We are often asked for interview advice. While the recruiter you are working with may give you specific advice regarding your upcoming interview, here is some general advice that should help you prepare:
In advance of your upcoming interview, the number one bit of advice we can give you is to prepare and know the drug and its value to the market. It shows your initiative, intellectual curiosity, and your interest in the role.
For phone interviews, please get to a quiet place without distractions. If possible, please don’t drive while conducting the phone interview. Companies want to know they have your full attention.
Prepare, prepare, prepare. To the best of your ability, know the drug and/or pipeline, the company (particularly, their core values -interviews are often shaped around them), the competition, the market, and be ready to show that you have thought through how you will successfully take on the main objectives of the role. It shows initiative. You may want to think through or even write out a 30/60/90 day plan. Wear a suit and bring a few copies of your resume.
Some interview styles are conversational and some are behavioral-based formal interview questions. Be ready for questions that start with “tell me about a time when you….” or “what would you do if…”. Be concise in your responses but be ready to provide details and be prepared to give specifics when requested around your exact role in the situation/accomplishment, the challenges, the recognition, the results, what you learned, what you could have done better, etc.

▸ **TASK A**
In the interview advice, what does the paragraph beginning "Prepare, prepare, prepare" say to know about before the interview? List each item.
▸ **TASK B**
Extract the passage of the interview advice that opens with the words containing "We are often" and closes with "your full attention.".
▸ **TASK C**
Summarize the interview advice in two sentences.
Work only from the interview advice above.

▸ **EXCERPTED RECORDS**
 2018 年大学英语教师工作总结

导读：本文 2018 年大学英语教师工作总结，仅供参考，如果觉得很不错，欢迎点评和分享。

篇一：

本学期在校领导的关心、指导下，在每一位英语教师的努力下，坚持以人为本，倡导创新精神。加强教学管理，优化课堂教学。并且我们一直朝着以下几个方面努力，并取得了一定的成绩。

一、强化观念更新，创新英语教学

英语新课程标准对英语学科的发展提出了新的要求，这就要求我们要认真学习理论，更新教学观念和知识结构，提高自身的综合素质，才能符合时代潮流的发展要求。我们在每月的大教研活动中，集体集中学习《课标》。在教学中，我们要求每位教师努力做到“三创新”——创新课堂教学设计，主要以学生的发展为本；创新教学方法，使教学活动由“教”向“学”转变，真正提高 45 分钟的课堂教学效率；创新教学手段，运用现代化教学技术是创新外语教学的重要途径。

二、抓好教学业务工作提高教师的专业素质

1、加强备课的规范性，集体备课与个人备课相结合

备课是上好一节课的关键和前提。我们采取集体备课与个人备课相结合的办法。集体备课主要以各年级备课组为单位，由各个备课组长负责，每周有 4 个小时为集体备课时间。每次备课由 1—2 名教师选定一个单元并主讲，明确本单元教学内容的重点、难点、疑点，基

▸ **PROBLEM SOLUTION A**
- The drug and/or pipeline
- The company, particularly its core values
- The competition
- The market

▸ **PROBLEM SOLUTION B**
We are often asked for interview advice. While the recruiter you are working with may give you specific advice regarding your upcoming interview, here is some general advice that should help you prepare:
In advance of your upcoming interview, the number one bit of advice we can give you is to prepare and know the drug and its value to the market. It shows your initiative, intellectual curiosity, and your interest in the role.
For phone interviews, please get to a quiet place without distractions. If possible, please don’t drive while conducting the phone interview. Companies want to know they have your full attention.

▸ **PROBLEM SOLUTION C**
The main advice is to prepare thoroughly by knowing the drug and/or pipeline, the company and its core values, the competition, and the market, and to be ready to show how you would meet the role's main objectives. For phone interviews, find a quiet place and avoid driving, and for behavioral questions, answer concisely while being ready to give specifics about your role, the challenges, the results, and what you learned.